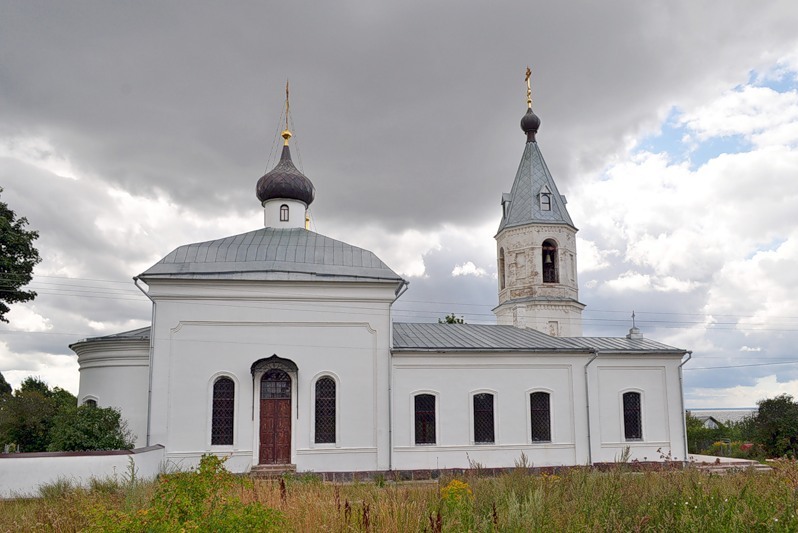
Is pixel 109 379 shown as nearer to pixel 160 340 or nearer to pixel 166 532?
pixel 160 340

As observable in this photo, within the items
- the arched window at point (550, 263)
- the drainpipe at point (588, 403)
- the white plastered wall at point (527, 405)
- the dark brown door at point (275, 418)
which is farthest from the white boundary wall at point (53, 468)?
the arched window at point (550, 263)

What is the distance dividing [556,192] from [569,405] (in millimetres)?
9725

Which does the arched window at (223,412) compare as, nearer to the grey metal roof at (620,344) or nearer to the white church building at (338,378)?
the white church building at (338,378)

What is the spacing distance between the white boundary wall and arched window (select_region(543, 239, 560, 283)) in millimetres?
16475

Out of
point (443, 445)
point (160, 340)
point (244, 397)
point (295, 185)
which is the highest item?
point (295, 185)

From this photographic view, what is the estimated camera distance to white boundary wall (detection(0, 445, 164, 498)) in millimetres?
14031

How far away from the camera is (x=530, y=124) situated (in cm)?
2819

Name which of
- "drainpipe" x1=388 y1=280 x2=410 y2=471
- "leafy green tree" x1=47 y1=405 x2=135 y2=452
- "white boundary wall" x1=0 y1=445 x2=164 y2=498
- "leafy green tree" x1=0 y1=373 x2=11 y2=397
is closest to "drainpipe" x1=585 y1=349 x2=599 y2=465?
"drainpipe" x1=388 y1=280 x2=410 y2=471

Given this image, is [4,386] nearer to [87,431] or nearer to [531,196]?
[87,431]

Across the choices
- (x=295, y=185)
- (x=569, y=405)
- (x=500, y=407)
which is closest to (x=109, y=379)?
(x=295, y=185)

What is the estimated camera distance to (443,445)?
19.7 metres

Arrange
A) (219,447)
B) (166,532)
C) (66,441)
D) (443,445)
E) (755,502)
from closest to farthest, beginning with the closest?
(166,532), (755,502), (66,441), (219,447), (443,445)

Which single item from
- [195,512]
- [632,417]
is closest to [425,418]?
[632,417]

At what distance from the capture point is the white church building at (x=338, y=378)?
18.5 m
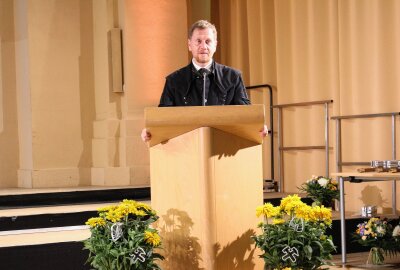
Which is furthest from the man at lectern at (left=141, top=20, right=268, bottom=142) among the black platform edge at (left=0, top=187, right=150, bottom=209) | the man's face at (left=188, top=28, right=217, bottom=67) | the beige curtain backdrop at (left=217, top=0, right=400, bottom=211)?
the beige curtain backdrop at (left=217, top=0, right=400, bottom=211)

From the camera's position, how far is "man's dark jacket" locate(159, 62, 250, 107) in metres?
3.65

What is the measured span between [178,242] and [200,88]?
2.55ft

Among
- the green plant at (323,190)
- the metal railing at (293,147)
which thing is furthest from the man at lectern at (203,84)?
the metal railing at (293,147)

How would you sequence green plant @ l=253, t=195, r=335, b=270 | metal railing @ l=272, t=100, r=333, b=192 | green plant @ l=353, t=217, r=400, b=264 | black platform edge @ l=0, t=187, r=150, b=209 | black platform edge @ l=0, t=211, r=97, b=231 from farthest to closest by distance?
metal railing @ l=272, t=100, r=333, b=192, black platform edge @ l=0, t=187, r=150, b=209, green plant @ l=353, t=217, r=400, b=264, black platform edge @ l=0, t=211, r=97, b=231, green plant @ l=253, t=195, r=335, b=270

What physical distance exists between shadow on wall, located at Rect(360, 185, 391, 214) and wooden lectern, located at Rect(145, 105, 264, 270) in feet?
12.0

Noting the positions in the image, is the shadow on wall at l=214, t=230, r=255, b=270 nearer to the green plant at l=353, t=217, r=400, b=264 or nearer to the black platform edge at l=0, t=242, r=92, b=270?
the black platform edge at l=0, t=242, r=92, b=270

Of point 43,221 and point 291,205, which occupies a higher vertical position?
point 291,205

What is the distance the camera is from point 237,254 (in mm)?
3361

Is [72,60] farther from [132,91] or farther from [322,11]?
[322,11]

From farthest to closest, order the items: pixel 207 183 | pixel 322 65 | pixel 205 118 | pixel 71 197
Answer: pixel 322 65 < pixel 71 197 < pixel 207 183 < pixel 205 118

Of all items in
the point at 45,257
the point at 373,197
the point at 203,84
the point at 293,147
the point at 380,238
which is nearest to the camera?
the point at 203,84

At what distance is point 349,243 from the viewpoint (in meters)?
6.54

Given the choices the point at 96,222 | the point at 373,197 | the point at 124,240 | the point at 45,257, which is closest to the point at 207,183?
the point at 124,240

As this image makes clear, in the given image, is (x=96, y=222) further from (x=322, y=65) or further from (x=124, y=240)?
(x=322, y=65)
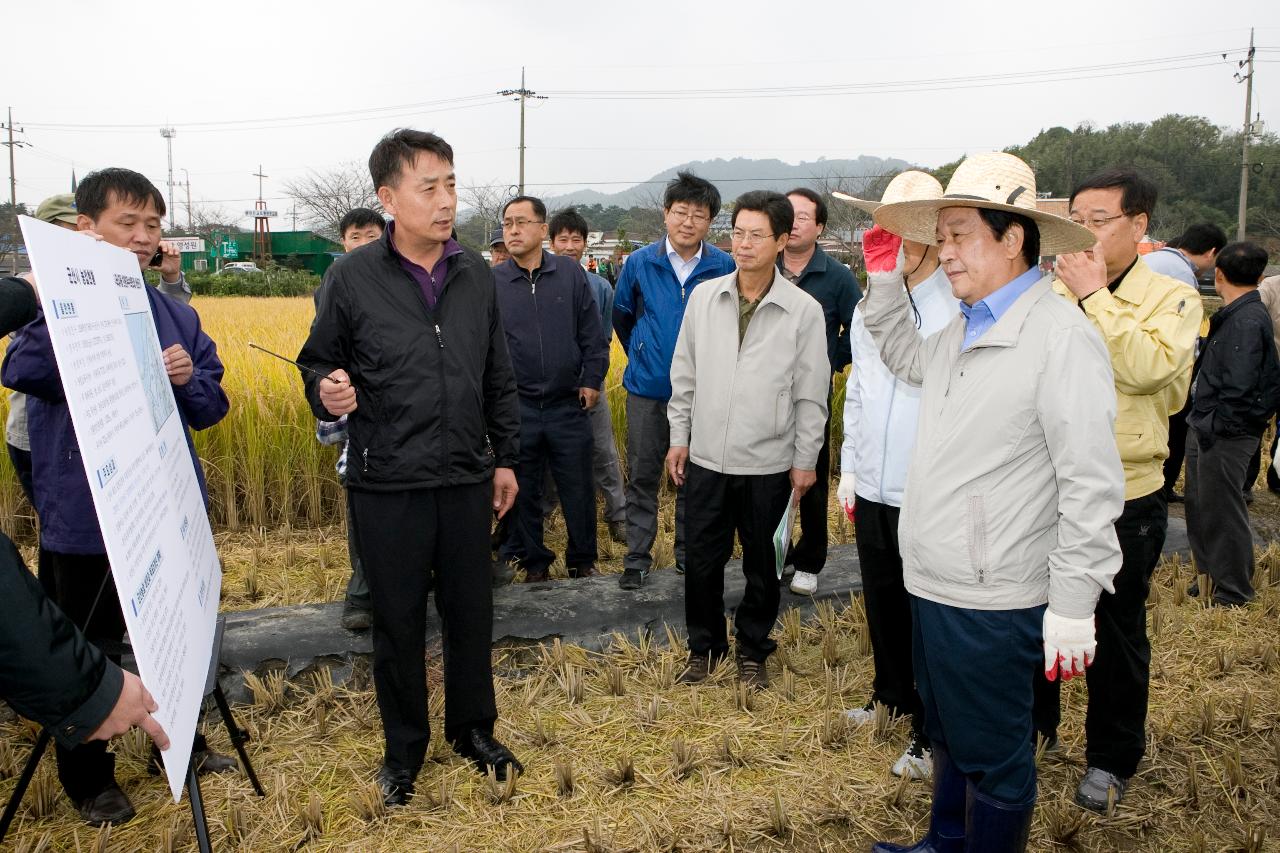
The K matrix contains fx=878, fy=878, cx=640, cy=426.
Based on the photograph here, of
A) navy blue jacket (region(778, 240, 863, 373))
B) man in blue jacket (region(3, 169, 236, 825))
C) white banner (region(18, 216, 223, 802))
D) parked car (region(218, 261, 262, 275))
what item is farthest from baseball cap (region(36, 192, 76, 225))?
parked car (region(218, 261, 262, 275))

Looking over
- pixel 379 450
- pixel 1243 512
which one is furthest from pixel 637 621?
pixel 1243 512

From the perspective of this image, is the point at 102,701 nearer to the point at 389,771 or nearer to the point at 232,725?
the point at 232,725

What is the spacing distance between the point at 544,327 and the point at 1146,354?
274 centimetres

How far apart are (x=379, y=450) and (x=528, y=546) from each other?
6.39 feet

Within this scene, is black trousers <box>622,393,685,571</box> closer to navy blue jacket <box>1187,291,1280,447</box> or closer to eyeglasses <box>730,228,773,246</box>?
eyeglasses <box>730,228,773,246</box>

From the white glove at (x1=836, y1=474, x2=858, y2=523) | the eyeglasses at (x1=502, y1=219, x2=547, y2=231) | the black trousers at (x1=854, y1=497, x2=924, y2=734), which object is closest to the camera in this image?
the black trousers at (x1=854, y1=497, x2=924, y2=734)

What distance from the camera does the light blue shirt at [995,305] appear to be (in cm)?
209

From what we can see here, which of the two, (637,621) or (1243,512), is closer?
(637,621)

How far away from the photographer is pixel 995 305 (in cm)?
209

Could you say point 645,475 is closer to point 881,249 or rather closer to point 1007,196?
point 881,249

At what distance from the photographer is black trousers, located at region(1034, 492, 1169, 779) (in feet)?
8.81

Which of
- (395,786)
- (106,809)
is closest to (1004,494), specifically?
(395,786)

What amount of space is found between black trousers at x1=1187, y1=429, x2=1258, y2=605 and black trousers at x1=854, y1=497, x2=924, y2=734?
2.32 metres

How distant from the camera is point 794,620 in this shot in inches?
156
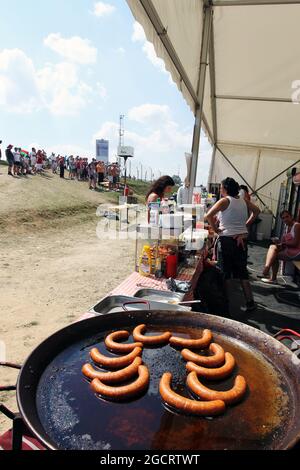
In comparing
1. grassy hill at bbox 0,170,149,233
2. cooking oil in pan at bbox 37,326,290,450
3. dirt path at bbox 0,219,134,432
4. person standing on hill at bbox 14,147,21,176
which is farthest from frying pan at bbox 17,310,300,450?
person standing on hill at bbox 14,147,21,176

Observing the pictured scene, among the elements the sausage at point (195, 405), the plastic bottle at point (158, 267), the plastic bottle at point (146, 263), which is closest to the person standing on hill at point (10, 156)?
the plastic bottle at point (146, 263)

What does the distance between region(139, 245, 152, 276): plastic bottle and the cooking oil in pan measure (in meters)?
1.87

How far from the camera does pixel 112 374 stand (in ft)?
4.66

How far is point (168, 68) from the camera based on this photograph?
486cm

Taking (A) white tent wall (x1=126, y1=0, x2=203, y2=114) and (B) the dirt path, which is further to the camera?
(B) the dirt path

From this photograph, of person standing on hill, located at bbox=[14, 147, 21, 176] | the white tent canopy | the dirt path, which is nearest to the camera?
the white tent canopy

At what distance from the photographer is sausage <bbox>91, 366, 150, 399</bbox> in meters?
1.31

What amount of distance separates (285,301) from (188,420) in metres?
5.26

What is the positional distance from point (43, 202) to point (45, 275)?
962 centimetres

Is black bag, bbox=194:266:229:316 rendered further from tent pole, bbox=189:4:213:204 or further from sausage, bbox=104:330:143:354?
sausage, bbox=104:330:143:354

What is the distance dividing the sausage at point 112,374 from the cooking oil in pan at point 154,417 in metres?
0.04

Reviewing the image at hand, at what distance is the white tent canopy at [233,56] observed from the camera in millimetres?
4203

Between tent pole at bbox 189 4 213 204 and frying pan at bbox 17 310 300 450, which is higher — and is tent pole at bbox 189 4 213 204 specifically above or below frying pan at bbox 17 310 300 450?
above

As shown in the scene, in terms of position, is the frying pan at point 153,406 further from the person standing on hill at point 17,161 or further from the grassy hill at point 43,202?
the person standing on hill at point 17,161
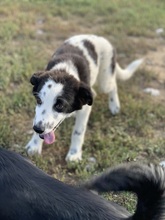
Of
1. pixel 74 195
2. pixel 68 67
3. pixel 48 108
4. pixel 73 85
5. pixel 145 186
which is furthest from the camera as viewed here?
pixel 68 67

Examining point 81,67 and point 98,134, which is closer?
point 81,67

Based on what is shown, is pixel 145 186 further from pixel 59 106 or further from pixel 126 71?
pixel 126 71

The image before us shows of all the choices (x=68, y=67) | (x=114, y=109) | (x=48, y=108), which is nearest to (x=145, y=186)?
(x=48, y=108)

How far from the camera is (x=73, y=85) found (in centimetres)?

==*==

Written task
Turn the records, from the start up to and including the line with "(166,532), (755,502), (66,441), (219,447), (443,445)", into a Markdown table with the columns Row and Line Text, giving each line a row number and skipping blank lines. Leave the pictures out of the table.

Reply
| Row | Line Text |
|---|---|
| 1 | Is pixel 109 379 shown as nearer to pixel 160 340 or nearer to pixel 166 532? |
| 2 | pixel 160 340 |
| 3 | As observable in this photo, within the items |
| 4 | - the arched window at point (550, 263) |
| 5 | - the drainpipe at point (588, 403) |
| 6 | - the white plastered wall at point (527, 405) |
| 7 | - the dark brown door at point (275, 418) |
| 8 | which is farthest from the white boundary wall at point (53, 468)? |
| 9 | the arched window at point (550, 263) |
| 10 | What is the distance dividing [556,192] from [569,405] (in millimetres)? |
| 11 | 9725 |
| 12 | Which does the arched window at (223,412) compare as, nearer to the grey metal roof at (620,344) or nearer to the white church building at (338,378)? |
| 13 | the white church building at (338,378) |
| 14 | What is the spacing distance between the white boundary wall and arched window (select_region(543, 239, 560, 283)) in millimetres? |
| 15 | 16475 |
| 16 | Out of |
| 17 | point (443, 445) |
| 18 | point (160, 340) |
| 19 | point (244, 397) |
| 20 | point (295, 185) |
| 21 | which is the highest item? |
| 22 | point (295, 185) |
| 23 | From this photographic view, what is the estimated camera distance to white boundary wall (detection(0, 445, 164, 498)) in millimetres? |
| 24 | 14031 |
| 25 | How far away from the camera is (x=530, y=124) situated (in cm)? |
| 26 | 2819 |
| 27 | Name which of |
| 28 | - "drainpipe" x1=388 y1=280 x2=410 y2=471 |
| 29 | - "leafy green tree" x1=47 y1=405 x2=135 y2=452 |
| 30 | - "white boundary wall" x1=0 y1=445 x2=164 y2=498 |
| 31 | - "leafy green tree" x1=0 y1=373 x2=11 y2=397 |
| 32 | is closest to "drainpipe" x1=585 y1=349 x2=599 y2=465? |
| 33 | "drainpipe" x1=388 y1=280 x2=410 y2=471 |
| 34 | Given this image, is [4,386] nearer to [87,431] or nearer to [531,196]? |
| 35 | [87,431] |
| 36 | Across the choices |
| 37 | - (x=295, y=185) |
| 38 | - (x=569, y=405) |
| 39 | - (x=500, y=407) |
| 40 | which is closest to (x=109, y=379)? |
| 41 | (x=295, y=185) |
| 42 | What is the estimated camera distance to (443,445)? |
| 43 | 19.7 metres |
| 44 | Arrange |
| 45 | A) (219,447) |
| 46 | B) (166,532) |
| 47 | C) (66,441) |
| 48 | D) (443,445) |
| 49 | E) (755,502) |
| 50 | from closest to farthest, beginning with the closest? |
| 51 | (166,532), (755,502), (66,441), (219,447), (443,445) |